SET EXERCISE
Locate every line in the material below that contains the string "path" and copy each of those lines. Case counts.
============
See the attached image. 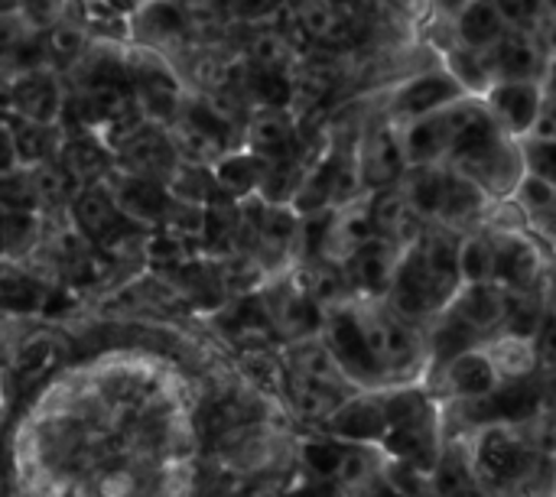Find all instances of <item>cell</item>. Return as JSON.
Wrapping results in <instances>:
<instances>
[{
  "label": "cell",
  "instance_id": "2",
  "mask_svg": "<svg viewBox=\"0 0 556 497\" xmlns=\"http://www.w3.org/2000/svg\"><path fill=\"white\" fill-rule=\"evenodd\" d=\"M492 114H485L479 104H459V107H440L433 114H424L417 117V124L407 130V160L414 166H424V163H437L443 160L446 153H459L463 146H469L472 140L492 133Z\"/></svg>",
  "mask_w": 556,
  "mask_h": 497
},
{
  "label": "cell",
  "instance_id": "48",
  "mask_svg": "<svg viewBox=\"0 0 556 497\" xmlns=\"http://www.w3.org/2000/svg\"><path fill=\"white\" fill-rule=\"evenodd\" d=\"M20 3H23V16L33 26H52L68 7V0H20Z\"/></svg>",
  "mask_w": 556,
  "mask_h": 497
},
{
  "label": "cell",
  "instance_id": "61",
  "mask_svg": "<svg viewBox=\"0 0 556 497\" xmlns=\"http://www.w3.org/2000/svg\"><path fill=\"white\" fill-rule=\"evenodd\" d=\"M554 316H556V313H554Z\"/></svg>",
  "mask_w": 556,
  "mask_h": 497
},
{
  "label": "cell",
  "instance_id": "12",
  "mask_svg": "<svg viewBox=\"0 0 556 497\" xmlns=\"http://www.w3.org/2000/svg\"><path fill=\"white\" fill-rule=\"evenodd\" d=\"M531 462L528 446L508 430H492L479 446V472L495 485L521 482L531 472Z\"/></svg>",
  "mask_w": 556,
  "mask_h": 497
},
{
  "label": "cell",
  "instance_id": "21",
  "mask_svg": "<svg viewBox=\"0 0 556 497\" xmlns=\"http://www.w3.org/2000/svg\"><path fill=\"white\" fill-rule=\"evenodd\" d=\"M508 306H511V300L505 293H498L495 286L472 283V290L453 303V313L463 322H469L479 335H485V332L498 329L502 322H508Z\"/></svg>",
  "mask_w": 556,
  "mask_h": 497
},
{
  "label": "cell",
  "instance_id": "30",
  "mask_svg": "<svg viewBox=\"0 0 556 497\" xmlns=\"http://www.w3.org/2000/svg\"><path fill=\"white\" fill-rule=\"evenodd\" d=\"M446 182H450V173L446 169H440L433 163L414 166L410 182H407V199L414 202V208L420 215L440 218L443 215V202H446Z\"/></svg>",
  "mask_w": 556,
  "mask_h": 497
},
{
  "label": "cell",
  "instance_id": "50",
  "mask_svg": "<svg viewBox=\"0 0 556 497\" xmlns=\"http://www.w3.org/2000/svg\"><path fill=\"white\" fill-rule=\"evenodd\" d=\"M528 163L534 166L538 176L556 182V140H534L528 146Z\"/></svg>",
  "mask_w": 556,
  "mask_h": 497
},
{
  "label": "cell",
  "instance_id": "56",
============
EXPECTED ANSWER
  "mask_svg": "<svg viewBox=\"0 0 556 497\" xmlns=\"http://www.w3.org/2000/svg\"><path fill=\"white\" fill-rule=\"evenodd\" d=\"M492 114H485L479 104H459V107H440L433 114H424L417 117V124L407 130V160L414 166H424V163H437L443 160L446 153H459L463 146H469L472 140L492 133Z\"/></svg>",
  "mask_svg": "<svg viewBox=\"0 0 556 497\" xmlns=\"http://www.w3.org/2000/svg\"><path fill=\"white\" fill-rule=\"evenodd\" d=\"M20 3H23V16L33 26H52L68 7V0H20Z\"/></svg>",
  "mask_svg": "<svg viewBox=\"0 0 556 497\" xmlns=\"http://www.w3.org/2000/svg\"><path fill=\"white\" fill-rule=\"evenodd\" d=\"M554 316H556V313H554Z\"/></svg>",
  "mask_svg": "<svg viewBox=\"0 0 556 497\" xmlns=\"http://www.w3.org/2000/svg\"><path fill=\"white\" fill-rule=\"evenodd\" d=\"M531 462L528 446L508 430H492L479 446V472L495 485L521 482L531 472Z\"/></svg>",
  "mask_svg": "<svg viewBox=\"0 0 556 497\" xmlns=\"http://www.w3.org/2000/svg\"><path fill=\"white\" fill-rule=\"evenodd\" d=\"M508 306H511V300L505 293H498L495 286L472 283V290L453 303V313L463 322H469L479 335H485V332L498 329L502 322H508Z\"/></svg>",
  "mask_svg": "<svg viewBox=\"0 0 556 497\" xmlns=\"http://www.w3.org/2000/svg\"><path fill=\"white\" fill-rule=\"evenodd\" d=\"M446 182H450V173L446 169H440L433 163L414 166L410 182H407V199L414 202V208L420 215L440 218L443 215V202H446Z\"/></svg>",
  "mask_svg": "<svg viewBox=\"0 0 556 497\" xmlns=\"http://www.w3.org/2000/svg\"><path fill=\"white\" fill-rule=\"evenodd\" d=\"M528 163L534 166L538 176L556 182V140H534L528 146Z\"/></svg>",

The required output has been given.